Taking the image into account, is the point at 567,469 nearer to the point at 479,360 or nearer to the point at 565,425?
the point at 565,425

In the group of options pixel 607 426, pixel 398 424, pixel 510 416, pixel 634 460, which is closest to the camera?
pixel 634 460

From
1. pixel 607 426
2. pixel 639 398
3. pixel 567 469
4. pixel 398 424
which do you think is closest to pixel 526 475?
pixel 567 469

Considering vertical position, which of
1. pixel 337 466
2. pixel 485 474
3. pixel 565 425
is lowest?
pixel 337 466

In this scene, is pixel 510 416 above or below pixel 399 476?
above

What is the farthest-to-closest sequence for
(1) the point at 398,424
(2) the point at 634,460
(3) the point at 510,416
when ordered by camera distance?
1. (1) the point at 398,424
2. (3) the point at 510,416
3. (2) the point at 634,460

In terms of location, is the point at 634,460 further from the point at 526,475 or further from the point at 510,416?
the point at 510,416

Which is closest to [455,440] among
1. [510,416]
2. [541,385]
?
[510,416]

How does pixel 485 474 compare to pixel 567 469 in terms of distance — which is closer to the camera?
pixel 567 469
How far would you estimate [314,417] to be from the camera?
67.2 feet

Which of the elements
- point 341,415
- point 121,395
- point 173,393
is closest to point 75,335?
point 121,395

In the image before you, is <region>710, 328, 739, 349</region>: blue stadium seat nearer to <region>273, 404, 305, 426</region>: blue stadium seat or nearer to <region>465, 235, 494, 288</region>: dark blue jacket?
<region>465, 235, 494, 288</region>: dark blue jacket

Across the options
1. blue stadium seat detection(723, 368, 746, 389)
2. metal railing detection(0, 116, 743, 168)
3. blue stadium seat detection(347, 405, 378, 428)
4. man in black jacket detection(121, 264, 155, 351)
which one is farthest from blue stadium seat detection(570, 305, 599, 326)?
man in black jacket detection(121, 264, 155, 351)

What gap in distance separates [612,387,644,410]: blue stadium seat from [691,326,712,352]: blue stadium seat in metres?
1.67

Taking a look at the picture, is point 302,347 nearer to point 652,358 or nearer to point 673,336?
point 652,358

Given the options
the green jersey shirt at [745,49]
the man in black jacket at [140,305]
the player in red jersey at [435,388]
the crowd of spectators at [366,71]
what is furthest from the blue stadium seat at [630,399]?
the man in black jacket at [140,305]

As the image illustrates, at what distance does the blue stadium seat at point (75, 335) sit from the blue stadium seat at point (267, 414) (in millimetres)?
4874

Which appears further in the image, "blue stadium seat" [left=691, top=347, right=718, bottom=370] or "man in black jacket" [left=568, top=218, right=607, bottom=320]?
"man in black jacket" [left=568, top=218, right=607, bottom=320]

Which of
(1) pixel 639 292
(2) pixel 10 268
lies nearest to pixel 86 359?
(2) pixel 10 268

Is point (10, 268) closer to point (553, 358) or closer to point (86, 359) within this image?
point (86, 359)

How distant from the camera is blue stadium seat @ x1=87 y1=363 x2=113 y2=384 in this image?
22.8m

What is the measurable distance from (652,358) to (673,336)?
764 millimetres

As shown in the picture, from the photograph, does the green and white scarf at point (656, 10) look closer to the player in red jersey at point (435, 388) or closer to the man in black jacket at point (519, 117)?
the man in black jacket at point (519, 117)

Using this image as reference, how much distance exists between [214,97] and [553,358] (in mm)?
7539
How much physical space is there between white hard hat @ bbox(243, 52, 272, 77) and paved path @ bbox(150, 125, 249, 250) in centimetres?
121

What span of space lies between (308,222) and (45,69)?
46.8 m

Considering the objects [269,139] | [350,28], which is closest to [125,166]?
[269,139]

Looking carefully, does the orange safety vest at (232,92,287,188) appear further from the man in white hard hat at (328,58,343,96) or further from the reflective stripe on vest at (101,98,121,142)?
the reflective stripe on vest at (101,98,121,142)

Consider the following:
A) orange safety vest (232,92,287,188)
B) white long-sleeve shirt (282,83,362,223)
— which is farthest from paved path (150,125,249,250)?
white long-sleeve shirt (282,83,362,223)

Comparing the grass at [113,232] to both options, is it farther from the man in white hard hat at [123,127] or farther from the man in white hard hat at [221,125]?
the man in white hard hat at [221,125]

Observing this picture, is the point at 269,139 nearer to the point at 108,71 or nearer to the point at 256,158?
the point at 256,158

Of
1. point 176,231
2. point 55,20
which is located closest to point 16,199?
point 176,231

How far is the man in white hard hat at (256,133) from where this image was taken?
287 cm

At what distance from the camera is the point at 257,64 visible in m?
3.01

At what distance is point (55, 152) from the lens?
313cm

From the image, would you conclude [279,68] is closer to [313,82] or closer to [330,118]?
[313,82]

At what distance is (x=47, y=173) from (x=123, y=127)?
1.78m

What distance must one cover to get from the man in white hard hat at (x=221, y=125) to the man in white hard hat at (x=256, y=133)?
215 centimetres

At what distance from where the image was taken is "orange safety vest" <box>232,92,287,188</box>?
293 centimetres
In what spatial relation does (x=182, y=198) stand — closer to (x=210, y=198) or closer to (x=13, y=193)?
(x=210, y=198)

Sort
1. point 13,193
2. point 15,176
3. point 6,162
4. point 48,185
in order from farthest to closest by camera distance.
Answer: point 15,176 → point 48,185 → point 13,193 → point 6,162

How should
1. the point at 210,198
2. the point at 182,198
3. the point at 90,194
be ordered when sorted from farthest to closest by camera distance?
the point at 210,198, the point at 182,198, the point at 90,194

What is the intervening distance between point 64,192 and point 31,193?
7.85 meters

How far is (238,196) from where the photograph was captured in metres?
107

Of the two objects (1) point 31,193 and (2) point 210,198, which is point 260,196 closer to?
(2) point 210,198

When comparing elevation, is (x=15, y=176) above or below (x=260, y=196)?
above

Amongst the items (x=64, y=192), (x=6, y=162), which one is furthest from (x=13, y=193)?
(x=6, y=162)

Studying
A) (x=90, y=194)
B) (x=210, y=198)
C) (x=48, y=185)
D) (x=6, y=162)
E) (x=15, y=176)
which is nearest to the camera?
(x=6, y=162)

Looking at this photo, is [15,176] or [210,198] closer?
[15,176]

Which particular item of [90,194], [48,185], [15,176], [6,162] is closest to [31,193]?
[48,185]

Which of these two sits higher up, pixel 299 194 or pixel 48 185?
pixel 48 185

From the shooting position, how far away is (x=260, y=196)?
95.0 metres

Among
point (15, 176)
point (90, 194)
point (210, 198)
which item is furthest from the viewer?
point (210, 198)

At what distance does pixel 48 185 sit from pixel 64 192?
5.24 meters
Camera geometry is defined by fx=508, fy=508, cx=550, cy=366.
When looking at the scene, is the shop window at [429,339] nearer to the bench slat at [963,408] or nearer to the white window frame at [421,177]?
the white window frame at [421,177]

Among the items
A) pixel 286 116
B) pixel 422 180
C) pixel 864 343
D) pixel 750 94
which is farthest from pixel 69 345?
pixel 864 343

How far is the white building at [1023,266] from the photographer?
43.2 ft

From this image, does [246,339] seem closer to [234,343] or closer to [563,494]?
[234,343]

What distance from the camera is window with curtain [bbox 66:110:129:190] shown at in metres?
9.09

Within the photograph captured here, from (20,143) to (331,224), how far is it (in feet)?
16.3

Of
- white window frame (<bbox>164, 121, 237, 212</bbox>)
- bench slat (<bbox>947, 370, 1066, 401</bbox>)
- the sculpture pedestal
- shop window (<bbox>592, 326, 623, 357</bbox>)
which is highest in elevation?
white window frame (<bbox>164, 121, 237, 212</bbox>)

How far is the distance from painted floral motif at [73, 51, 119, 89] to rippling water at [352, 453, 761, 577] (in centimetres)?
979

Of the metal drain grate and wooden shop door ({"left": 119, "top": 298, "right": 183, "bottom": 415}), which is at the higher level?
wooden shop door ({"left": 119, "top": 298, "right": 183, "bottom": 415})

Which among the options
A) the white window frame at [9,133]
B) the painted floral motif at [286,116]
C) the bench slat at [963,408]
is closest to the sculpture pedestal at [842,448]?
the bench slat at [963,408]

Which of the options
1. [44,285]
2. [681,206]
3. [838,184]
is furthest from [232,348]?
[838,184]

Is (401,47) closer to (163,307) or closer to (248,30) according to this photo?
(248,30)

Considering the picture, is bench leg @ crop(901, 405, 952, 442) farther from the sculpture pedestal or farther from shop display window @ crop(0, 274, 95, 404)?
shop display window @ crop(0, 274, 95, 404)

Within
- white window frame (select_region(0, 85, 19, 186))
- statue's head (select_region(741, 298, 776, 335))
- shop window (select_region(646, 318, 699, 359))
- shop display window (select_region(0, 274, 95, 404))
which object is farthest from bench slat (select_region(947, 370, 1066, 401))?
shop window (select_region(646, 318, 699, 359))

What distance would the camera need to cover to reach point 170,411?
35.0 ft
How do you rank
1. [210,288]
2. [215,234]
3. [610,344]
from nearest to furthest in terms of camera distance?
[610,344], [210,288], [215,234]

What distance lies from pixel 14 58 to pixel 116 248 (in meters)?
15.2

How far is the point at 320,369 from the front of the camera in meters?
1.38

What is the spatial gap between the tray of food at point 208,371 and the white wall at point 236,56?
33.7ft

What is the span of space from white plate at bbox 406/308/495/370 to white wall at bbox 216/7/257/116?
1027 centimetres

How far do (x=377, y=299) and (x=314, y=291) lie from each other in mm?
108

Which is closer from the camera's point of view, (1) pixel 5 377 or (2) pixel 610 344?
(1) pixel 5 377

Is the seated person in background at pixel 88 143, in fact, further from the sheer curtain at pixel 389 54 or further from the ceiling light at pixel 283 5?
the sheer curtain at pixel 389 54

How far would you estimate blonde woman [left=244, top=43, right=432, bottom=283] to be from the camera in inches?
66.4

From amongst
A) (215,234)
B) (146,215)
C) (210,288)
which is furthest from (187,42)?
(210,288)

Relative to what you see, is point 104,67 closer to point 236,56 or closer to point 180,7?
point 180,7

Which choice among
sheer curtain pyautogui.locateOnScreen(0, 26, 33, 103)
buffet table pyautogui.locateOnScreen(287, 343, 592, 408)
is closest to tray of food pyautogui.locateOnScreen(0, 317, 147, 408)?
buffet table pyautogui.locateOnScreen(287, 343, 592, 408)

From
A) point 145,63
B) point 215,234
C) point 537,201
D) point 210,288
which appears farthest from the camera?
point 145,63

+---+

▶ _PROBLEM DESCRIPTION_: What are the lines from the one with "How far would you estimate blonde" through the last line of the records above? Quote them exactly and add nothing.

▶ _THE COMPLETED TASK_:
How far would you estimate blonde woman [left=244, top=43, right=432, bottom=283] to be from the camera in inches?
66.4

From amongst
A) (215,234)
B) (146,215)
C) (210,288)
which is furthest from (187,42)?
(210,288)

Relative to what you see, is point 104,67 closer to point 236,56 or closer to point 180,7?
point 180,7

Which choice among
sheer curtain pyautogui.locateOnScreen(0, 26, 33, 103)
buffet table pyautogui.locateOnScreen(287, 343, 592, 408)
is closest to tray of food pyautogui.locateOnScreen(0, 317, 147, 408)?
buffet table pyautogui.locateOnScreen(287, 343, 592, 408)

From
A) point 145,63
B) point 215,234
C) point 537,201
D) point 210,288
which appears farthest from the camera?
point 145,63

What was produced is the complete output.